Pazar Mayıs 5, 2024

Sınırsız, mülksüz, ulussuz bir yaşam: Nubar Ozanyan

Gazeteden gördüm seni güneşe uğurlayışımızın haberini...  Aliboğazı şehitlerimizin yokluğunu derin bir şekilde yaşarken seninde aramızdan bedenen ayrılışının acısı eklendi.

Kısa bir haberdi; “Filistin'den Rojava'ya bir Ermeni” başlığıyla verilmişti. Başlığın kendisi ve yanındaki resim ilk andan çok farklı, özgün bir komünistin yanıbaşımızdan ayrıldığını anlatmaya yetiyordu.

“Her ölüm erkendir.” Bu gerçekliği ne çok yaşadık ve daha ne çok yaşayacağız. Sıcak savaşın yaşandığı yerlerden ölümsüzleşme haberlerinin gelebileceğini biliriz de... İşte belki de insanın kendini hazırlayamadığı tek şeydir ölüm! Hep hazırlıksız yakalanırız bu gerçeğe! Hep erken gelir, zamansız olur geride kalanlar için...

Haberlerini okudum hızlı hızlı ve yanındaki küçük resme baktım bir daha. Hafifçe boynunu sola eğmiş olduğun siyah beyaz resme... Sonradan öğrendim ki, fotoğraf çekilmeyi sevmezmişsin, o zaman anladım yüzündeki ifadeyi. Arkandaki dağlara baktım uzun uzun, sırtını yasladığın dağlara...

Haberde, Partimizin Ortadoğu Komitesi'nin açıklaması vardı. Filistin, Karabağ, Hayastan ve Rojava'da savaştığın yazıyordu. Ortadoğu bölgesinde, ezilen tüm halkların, ulusların yanında söz'le değil eylemle yer almışsın. Partimizin bütün açılımlarında  hiç tereddütsüz en önde yer almışsın. Genç bir Ermeni arkadaş “bu kişilik gerçek mi diye araştırdım” demiş. Gerçekten de yaşamını bütünlüklü olarak öğrenince sadece tüm savaş bölgelerinde bulunman değil tüm yaşam tarzının sisteme karşı güçlü bir reddin, isyanın örneği olduğunu anladım.

* * *

Belge metninde Nubar Ozanyan'ın savaştığı belirtilen yerlerin hepsini yazın. Yanıtlarınızı yalnızca belge metnindeki bilgilere dayandırın.

## Verilen liste
* * *

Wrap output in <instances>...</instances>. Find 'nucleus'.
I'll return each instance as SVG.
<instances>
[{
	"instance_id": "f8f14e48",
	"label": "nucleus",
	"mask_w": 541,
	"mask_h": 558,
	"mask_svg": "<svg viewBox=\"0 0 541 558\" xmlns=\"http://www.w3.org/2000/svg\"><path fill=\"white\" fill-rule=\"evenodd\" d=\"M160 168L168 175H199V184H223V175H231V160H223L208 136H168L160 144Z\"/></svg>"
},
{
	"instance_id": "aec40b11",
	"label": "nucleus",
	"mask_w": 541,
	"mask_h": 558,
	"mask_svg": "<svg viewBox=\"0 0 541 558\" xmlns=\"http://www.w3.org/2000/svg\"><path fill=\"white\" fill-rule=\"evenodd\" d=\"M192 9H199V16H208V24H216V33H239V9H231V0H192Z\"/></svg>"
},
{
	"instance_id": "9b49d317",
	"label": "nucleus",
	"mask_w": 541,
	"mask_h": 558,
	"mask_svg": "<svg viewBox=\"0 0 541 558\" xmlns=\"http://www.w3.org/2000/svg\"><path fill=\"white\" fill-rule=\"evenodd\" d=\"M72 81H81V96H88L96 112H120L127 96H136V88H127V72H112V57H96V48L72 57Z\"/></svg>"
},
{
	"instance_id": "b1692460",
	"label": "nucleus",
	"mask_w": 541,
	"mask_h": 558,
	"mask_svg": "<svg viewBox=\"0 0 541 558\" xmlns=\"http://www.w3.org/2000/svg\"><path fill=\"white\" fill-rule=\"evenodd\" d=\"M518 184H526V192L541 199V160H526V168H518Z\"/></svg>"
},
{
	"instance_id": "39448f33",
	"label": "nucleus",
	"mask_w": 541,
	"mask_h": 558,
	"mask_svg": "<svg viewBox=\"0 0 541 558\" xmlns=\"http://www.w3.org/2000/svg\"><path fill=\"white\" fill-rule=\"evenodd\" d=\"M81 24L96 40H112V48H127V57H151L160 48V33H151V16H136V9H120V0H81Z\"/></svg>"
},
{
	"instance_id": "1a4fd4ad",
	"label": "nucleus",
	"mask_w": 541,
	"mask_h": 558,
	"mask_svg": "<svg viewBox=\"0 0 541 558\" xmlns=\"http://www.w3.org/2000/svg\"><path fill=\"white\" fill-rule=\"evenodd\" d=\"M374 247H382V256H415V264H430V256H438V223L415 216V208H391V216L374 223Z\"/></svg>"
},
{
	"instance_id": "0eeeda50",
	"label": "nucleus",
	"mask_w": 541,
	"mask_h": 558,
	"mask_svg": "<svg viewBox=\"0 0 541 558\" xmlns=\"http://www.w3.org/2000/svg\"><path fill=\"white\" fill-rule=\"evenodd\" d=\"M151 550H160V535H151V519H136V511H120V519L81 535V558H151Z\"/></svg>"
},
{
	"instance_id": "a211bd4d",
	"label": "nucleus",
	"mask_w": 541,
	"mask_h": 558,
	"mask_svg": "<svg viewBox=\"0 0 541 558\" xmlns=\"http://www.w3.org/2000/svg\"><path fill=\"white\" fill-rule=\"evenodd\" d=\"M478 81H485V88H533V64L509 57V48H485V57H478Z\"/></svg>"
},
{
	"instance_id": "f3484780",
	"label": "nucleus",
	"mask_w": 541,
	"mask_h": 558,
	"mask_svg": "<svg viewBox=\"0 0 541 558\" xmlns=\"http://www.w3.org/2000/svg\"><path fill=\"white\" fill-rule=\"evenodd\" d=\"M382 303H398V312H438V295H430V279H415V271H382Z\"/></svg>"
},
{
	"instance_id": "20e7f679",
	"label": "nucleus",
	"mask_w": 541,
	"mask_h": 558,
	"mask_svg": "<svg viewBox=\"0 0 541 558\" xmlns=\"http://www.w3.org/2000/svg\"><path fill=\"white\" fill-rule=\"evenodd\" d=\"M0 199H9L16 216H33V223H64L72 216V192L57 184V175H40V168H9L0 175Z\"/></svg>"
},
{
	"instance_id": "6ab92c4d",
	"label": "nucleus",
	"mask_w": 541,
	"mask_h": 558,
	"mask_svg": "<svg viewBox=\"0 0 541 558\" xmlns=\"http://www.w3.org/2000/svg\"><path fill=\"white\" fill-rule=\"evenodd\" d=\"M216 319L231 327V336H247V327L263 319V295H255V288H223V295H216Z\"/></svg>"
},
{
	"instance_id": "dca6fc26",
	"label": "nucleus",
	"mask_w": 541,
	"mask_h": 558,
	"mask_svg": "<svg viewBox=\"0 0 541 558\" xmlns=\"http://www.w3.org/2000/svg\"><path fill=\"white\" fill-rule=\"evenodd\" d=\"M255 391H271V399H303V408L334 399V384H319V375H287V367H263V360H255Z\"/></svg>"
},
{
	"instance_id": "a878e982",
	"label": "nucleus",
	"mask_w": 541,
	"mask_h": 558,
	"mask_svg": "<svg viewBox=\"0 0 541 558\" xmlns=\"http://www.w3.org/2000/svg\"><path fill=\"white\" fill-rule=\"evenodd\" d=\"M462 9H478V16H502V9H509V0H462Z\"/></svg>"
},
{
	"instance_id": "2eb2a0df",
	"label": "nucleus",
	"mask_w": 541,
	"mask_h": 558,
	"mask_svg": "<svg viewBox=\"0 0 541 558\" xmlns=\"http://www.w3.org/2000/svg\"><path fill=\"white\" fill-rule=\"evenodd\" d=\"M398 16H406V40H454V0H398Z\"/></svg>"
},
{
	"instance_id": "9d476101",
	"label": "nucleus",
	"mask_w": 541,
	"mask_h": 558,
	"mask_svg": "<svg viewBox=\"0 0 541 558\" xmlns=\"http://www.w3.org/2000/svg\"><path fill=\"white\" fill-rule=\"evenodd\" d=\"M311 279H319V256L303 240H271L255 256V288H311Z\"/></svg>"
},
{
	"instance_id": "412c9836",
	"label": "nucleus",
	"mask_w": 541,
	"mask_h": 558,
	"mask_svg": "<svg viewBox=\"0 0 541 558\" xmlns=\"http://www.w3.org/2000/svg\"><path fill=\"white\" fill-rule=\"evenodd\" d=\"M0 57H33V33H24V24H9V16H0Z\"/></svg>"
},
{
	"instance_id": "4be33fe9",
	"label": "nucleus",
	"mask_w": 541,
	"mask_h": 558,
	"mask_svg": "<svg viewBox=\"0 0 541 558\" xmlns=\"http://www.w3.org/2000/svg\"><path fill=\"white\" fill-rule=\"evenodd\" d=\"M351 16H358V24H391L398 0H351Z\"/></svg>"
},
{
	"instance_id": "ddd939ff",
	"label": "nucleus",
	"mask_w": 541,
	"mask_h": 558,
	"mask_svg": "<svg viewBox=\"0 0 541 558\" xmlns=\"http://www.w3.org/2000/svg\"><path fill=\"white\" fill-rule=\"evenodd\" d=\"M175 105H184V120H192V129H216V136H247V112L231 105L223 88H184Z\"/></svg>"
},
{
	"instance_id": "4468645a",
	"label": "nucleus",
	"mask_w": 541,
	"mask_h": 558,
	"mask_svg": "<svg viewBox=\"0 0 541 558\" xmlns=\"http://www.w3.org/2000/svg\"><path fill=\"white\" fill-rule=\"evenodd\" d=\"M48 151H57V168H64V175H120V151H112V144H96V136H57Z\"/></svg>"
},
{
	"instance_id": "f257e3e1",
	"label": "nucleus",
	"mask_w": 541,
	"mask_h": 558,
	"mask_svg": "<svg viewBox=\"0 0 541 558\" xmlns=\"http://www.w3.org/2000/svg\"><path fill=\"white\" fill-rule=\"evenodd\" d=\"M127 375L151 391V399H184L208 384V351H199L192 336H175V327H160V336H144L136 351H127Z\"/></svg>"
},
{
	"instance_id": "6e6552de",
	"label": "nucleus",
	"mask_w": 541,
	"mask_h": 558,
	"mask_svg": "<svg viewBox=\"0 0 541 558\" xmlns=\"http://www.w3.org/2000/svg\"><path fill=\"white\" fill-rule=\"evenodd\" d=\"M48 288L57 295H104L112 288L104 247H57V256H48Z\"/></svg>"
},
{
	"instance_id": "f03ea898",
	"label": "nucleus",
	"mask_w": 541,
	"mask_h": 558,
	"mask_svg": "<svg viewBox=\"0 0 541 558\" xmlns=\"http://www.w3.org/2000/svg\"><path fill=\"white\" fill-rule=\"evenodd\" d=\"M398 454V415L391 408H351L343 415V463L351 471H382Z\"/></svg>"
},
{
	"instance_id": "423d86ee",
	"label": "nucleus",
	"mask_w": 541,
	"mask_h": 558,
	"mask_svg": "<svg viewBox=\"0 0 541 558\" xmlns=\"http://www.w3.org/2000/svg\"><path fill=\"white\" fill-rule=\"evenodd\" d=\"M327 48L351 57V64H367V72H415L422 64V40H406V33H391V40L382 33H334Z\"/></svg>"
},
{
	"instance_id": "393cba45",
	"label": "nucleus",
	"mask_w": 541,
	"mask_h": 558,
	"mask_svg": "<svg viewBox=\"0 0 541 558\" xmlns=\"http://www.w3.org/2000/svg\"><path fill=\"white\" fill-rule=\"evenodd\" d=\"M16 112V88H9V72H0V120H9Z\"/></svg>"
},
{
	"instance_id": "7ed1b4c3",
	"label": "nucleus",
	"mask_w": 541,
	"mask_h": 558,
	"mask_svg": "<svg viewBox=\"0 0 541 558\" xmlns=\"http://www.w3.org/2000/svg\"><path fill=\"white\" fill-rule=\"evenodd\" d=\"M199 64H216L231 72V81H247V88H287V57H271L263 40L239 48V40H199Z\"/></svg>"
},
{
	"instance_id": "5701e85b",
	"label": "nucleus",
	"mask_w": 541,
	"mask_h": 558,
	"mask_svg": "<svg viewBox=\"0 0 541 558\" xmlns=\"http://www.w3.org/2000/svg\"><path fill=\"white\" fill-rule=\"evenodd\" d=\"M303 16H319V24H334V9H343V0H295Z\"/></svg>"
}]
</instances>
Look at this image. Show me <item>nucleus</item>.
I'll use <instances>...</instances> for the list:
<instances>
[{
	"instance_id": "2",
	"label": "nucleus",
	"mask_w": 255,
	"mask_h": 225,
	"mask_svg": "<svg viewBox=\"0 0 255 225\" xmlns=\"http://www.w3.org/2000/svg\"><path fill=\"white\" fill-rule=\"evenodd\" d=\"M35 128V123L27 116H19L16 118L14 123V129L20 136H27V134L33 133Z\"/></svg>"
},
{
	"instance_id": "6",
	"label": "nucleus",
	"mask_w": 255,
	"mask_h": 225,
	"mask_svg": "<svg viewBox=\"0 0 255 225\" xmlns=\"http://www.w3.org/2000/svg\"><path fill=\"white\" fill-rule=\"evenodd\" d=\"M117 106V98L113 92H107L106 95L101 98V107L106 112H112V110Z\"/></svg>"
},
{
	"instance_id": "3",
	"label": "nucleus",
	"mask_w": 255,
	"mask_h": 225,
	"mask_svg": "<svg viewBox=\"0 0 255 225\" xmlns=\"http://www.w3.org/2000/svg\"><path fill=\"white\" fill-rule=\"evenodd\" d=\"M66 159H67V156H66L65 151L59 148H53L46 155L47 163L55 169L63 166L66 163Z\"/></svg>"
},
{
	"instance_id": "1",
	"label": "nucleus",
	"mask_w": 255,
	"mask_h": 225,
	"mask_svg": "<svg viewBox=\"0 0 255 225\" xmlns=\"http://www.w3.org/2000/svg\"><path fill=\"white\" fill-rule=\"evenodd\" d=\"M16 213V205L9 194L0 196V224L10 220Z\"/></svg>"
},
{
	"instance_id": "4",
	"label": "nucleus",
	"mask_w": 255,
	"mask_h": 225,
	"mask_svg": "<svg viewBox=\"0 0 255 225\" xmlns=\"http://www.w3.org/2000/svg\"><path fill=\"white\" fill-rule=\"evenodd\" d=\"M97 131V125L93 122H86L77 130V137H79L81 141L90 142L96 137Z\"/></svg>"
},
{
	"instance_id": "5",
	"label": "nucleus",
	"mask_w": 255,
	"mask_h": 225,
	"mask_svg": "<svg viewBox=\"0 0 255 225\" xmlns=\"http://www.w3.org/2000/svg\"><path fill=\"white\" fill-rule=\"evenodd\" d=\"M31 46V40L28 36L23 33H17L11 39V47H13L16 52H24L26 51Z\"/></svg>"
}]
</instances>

* * *

## Beklenen yanıt
Filistin, Karabağ, Hayastan ve Rojava.